◆ **PROBLEM DESCRIPTION**:
Copy the passage on solar influence over radioactive decay from "From Stanford University" up to and including "yet another mystery.", substituting "labs" for "laboratories".

SELECTED EXTRACT Start Marker

From Stanford University News and
Magazine (The latter has a small but important correction—See the 1st comment and the response)
It’s a mystery that presented itself unexpectedly: The radioactive decay of some elements
sitting quietly in laboratories on Earth seemed to be influenced by activities inside the sun,
93 million miles away.
Is this possible?
Researchers from Stanford and Purdue universities believe it is. But their explanation of how it
happens opens the door to yet another mystery.
Also discussed by Jeff Duntemann.
The article mentioned the decays Silicon-32 and Radium-226, as reported in Evidence
for Correlations Between Nuclear Decay Rates and Earth-Sun Distance back in 2008. Similarly,
Perturbation of Nuclear Decay Rates During the Solar Flare of 13 December 2006 indicated
a solar dependence on the decay of Manganese-54. The suggestion that radioactive decay rates might in some way depend on the sun is quite extraordinary, and has prompted the reanalysis
of a lot of data. Evidence against correlations between nuclear decay rates and Earth-Sun distance looked
at the decay of 6 other radioisotopes without seeing any such dependence. There is no obvious dependence on atomic weight or other systematic
difference between the elements.

SELECTED EXTRACT End Marker
EXCERPTED DATA Start Marker

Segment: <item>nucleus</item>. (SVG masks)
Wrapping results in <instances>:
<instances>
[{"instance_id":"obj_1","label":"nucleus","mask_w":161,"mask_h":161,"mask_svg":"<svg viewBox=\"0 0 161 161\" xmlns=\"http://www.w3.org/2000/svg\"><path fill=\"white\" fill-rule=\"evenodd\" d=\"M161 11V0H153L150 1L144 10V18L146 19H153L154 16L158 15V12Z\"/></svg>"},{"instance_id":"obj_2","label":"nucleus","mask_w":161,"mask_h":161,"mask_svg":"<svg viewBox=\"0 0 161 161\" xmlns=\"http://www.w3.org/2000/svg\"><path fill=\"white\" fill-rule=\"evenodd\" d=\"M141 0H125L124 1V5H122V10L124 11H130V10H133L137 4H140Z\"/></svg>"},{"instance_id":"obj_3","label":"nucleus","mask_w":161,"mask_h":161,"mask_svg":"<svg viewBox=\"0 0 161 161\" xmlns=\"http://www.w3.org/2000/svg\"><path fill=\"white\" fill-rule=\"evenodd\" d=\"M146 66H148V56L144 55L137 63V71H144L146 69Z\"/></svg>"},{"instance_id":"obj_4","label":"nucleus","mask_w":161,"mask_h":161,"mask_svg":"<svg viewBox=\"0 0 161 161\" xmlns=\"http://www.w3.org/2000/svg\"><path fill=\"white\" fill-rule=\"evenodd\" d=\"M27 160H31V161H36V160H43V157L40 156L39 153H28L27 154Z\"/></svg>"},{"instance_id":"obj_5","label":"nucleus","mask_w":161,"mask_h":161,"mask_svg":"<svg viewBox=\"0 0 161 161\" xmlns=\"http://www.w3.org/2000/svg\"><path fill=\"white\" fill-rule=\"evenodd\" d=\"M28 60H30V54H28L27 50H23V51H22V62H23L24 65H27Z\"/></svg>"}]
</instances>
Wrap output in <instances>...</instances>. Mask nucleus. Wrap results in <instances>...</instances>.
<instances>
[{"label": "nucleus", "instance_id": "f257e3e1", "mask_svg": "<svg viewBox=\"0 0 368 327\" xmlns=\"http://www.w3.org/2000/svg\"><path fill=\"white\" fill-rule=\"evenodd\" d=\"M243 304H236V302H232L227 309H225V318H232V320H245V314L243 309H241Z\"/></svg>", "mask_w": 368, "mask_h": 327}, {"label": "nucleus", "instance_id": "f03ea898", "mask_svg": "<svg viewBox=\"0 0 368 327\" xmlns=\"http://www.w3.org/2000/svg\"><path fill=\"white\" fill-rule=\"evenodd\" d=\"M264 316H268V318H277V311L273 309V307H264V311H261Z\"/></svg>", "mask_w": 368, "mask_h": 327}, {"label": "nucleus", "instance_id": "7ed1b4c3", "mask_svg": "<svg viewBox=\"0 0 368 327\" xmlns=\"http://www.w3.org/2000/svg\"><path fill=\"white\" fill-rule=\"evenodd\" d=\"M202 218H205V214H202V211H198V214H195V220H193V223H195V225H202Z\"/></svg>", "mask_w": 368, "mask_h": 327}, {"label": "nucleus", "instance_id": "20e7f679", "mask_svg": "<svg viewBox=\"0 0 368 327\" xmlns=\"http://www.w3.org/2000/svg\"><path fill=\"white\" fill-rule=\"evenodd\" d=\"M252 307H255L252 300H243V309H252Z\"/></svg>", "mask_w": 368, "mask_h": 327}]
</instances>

EXCERPTED DATA End Marker

◆ **RESULT OF THE TASK**:
From Stanford University News and
Magazine (The latter has a small but important correction—See the 1st comment and the response)
It’s a mystery that presented itself unexpectedly: The radioactive decay of some elements
sitting quietly in labs on Earth seemed to be influenced by activities inside the sun,
93 million miles away.
Is this possible?
Researchers from Stanford and Purdue universities believe it is. But their explanation of how it
happens opens the door to yet another mystery.